A decomposition model to track gene expression signatures: preview on observer-independent classification of ovarian cancer

Motivation: A number of algorithms and analytical models have been employed to reduce the multidimensional complexity of DNA array data and attempt to extract some meaningful interpretation of the results. These include clustering, principal components analysis, self-organizing maps, and support vector machine analysis. Each method assumes an implicit model for the data, many of which separate genes into distinct clusters defined by similar expression profiles in the samples tested. A point of concern is that many genes may be involved in a number of distinct behaviours, and should therefore be modelled to fit into as many separate clusters as detected in the multidimensional gene expression space. The analysis of gene expression data using a decomposition model that is independent of the observer involved would be highly beneficial to improve standard and reproducible classification of clinical and research samples.
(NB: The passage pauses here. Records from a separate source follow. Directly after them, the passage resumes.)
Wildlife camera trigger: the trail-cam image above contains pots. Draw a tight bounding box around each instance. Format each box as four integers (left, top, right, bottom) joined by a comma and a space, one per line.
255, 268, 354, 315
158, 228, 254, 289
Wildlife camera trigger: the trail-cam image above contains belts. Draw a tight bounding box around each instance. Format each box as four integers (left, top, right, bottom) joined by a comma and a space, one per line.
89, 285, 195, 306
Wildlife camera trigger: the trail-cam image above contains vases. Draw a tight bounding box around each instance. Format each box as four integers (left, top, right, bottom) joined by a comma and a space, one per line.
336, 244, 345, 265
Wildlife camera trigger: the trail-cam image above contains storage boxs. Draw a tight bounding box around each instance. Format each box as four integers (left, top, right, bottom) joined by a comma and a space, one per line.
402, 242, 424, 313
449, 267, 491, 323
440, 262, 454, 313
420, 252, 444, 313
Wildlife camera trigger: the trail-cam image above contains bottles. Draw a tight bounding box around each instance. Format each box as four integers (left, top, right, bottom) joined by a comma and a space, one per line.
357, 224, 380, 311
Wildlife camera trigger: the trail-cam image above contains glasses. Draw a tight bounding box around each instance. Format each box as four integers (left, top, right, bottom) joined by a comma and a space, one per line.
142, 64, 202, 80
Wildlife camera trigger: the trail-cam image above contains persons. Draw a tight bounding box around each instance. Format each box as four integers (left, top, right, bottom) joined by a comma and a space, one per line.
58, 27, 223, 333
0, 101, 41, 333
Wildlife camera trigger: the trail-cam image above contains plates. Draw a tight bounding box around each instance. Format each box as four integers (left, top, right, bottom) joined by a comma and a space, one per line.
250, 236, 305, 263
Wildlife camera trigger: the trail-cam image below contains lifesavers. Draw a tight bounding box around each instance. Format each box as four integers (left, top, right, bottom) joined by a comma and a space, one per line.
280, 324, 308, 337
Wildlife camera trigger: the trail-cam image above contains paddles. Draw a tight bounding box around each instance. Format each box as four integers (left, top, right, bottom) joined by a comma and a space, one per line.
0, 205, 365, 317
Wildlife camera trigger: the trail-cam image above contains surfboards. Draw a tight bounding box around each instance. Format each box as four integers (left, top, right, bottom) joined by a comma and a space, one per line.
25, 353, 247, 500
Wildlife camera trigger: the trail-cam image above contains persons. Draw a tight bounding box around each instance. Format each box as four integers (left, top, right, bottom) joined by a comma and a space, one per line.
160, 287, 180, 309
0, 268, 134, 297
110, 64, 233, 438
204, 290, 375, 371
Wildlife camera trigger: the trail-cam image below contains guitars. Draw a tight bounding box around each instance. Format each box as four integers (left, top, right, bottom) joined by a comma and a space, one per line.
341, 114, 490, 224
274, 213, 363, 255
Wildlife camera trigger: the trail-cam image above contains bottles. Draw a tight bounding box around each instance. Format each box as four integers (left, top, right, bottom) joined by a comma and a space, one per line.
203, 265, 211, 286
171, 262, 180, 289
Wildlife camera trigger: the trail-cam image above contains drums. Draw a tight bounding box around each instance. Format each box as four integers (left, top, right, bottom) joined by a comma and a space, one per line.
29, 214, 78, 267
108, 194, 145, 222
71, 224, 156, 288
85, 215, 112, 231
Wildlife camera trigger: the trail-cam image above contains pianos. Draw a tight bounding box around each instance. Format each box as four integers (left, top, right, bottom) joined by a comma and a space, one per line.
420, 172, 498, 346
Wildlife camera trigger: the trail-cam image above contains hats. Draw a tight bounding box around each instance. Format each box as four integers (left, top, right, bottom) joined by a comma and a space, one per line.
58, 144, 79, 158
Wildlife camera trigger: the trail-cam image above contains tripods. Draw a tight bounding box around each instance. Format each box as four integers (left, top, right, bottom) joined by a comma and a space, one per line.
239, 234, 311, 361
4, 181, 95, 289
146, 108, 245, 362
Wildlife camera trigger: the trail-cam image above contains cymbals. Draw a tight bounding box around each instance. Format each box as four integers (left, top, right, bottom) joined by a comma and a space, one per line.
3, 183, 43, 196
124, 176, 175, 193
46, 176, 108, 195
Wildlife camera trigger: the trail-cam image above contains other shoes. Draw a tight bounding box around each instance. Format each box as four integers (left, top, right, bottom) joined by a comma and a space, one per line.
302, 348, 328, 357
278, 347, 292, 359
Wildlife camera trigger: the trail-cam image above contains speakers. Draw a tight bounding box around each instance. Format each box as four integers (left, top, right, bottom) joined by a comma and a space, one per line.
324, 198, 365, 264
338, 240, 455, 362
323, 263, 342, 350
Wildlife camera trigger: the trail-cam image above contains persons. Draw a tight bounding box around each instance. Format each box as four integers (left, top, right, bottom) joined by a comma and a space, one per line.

Results: We present a variational independent component analysis (ICA) method for reducing high dimensional DNA array data to a smaller set of latent variables, each associated with a gene signature. We present the results of applying the method to data from an ovarian cancer study, revealing a number of tissue type-specific and tissue type-independent gene signatures present in varying amounts among the samples surveyed. The observer independent results of such molecular analysis of biological samples could help identify patients who would benefit from different treatment strategies. We further explore the application of the model to similar high-throughput studies.